Catastrophic Gastrointestinal Bleeding: Always Consider Meck
An 18-year-old man presented to the emergency department (ED) with traumatic brain injury after syncope. He had a medical history of rectal bleeding in the last 3 months.
Abdominal examination revealed mild and tender abdominal distension, without rebound or guarding, and normal bowel sounds. Digital rectal examination revealed no mass or tenderness, but dark-red blood coated the examination glove. Another episode of syncope occurred after profuse haematochezia.The patient was treated with intravenous fluids, packed red blood cell (RBC) transfusion and intravenous proton pump inhibitors.

On the third day of admission, the patient developed haemodynamic instability due to the persistence of rectal bleeding, He was admitted to the intensive care unit because of hypovolaemic shock, and received fluids and transfusion support with RBC and fresh frozen plasma. However, GI bleeding continued, so mesenteric angiography was performed but did not show active contrast extravasation. A retrograde double balloon enteroscopy was also inconclusive After enteroscopy, the patient developed massive rectal bleeding with haemodynamic instability that progressed to haemorrhagic shock.

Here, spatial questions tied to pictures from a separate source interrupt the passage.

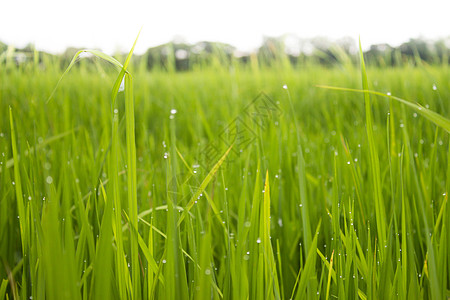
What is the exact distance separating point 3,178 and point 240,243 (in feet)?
1.72

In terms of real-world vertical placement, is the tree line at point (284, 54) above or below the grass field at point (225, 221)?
above

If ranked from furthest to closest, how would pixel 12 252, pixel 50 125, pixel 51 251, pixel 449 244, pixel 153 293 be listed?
1. pixel 50 125
2. pixel 12 252
3. pixel 449 244
4. pixel 153 293
5. pixel 51 251

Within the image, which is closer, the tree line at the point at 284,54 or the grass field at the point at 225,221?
the grass field at the point at 225,221

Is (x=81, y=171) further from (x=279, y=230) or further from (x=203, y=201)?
(x=279, y=230)

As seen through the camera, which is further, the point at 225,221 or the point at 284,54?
the point at 284,54

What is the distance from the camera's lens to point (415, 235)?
0.77 m

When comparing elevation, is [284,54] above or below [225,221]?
above

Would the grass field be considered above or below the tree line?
below

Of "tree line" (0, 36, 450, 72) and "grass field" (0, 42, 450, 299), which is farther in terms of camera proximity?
"tree line" (0, 36, 450, 72)

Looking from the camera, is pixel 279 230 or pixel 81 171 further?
pixel 81 171

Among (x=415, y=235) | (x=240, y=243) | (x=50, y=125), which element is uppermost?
(x=50, y=125)

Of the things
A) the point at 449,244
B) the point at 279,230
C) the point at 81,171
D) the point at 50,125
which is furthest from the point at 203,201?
the point at 50,125

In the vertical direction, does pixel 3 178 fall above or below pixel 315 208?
above

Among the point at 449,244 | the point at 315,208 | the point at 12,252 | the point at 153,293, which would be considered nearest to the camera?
the point at 153,293
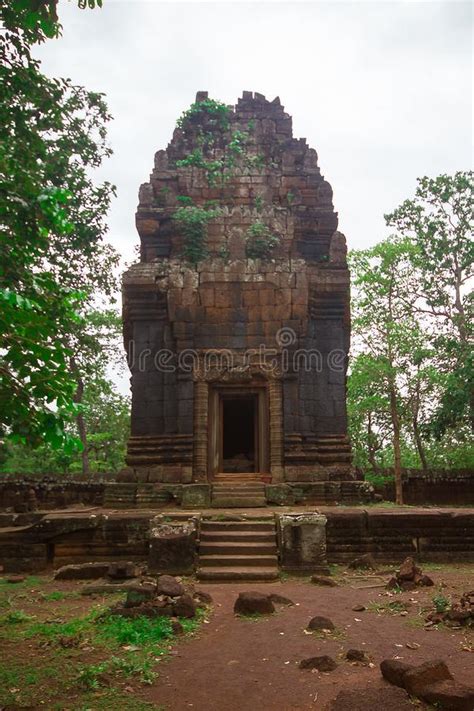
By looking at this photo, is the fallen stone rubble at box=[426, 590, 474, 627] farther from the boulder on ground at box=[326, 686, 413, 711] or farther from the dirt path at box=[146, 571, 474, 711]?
the boulder on ground at box=[326, 686, 413, 711]

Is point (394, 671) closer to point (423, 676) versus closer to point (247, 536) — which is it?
point (423, 676)

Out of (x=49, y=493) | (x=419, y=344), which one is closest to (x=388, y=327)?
(x=419, y=344)

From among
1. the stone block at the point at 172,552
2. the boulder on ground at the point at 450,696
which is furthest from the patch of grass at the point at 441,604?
the stone block at the point at 172,552

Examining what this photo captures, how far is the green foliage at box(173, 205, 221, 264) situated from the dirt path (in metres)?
Answer: 7.59

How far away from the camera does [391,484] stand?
17.5 metres

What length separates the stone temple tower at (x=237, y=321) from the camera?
11.5 metres

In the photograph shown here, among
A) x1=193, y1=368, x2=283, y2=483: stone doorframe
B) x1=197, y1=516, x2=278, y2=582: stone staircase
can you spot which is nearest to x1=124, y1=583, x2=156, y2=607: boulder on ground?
x1=197, y1=516, x2=278, y2=582: stone staircase

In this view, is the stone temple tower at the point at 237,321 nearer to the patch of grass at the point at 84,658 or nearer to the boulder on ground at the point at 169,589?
the boulder on ground at the point at 169,589

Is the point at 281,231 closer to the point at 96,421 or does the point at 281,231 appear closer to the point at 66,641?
the point at 66,641

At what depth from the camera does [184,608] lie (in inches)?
211

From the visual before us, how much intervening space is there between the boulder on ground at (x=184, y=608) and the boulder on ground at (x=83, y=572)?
216cm

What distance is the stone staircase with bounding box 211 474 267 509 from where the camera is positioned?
9.89 meters

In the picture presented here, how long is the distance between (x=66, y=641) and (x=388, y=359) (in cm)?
1529

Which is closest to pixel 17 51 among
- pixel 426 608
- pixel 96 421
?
pixel 426 608
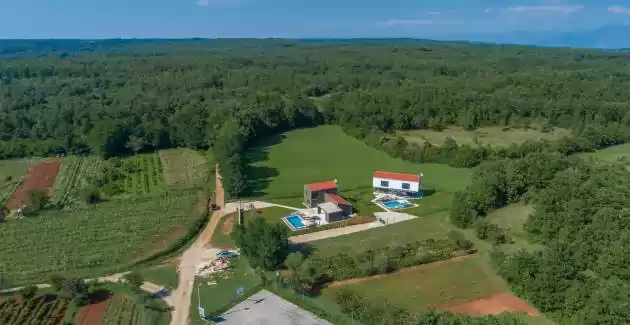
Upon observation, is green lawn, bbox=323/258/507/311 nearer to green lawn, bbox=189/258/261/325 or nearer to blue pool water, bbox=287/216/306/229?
green lawn, bbox=189/258/261/325

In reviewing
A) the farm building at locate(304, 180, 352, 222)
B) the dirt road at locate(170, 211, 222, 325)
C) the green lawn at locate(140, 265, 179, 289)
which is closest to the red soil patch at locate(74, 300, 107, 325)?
the green lawn at locate(140, 265, 179, 289)

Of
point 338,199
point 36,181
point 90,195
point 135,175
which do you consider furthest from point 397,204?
point 36,181

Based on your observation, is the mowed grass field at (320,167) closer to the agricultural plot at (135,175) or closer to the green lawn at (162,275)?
the agricultural plot at (135,175)

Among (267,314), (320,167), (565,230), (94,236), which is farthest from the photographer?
(320,167)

An emergent laparotomy was performed to identify the cause of bleeding, and revealed a small bowel diverticulum on the antimesenteric border (Fig. 1). It was located 130 cm from the ileocaecal valve and had a wide base and a palpable mass at the tip. Downstream, the bowel was markedly dilated and filled with haematic content. An enteric segmental surgical excision encompassing the diverticulum was performed with a terminoterminal hand-sewn single-layered extra-mucosal continuous anastomosis.

In the post-operative period, the patient maintained haemodynamic stability with no evidence of blood loss and achieved restoration of bowel function on the 4th day.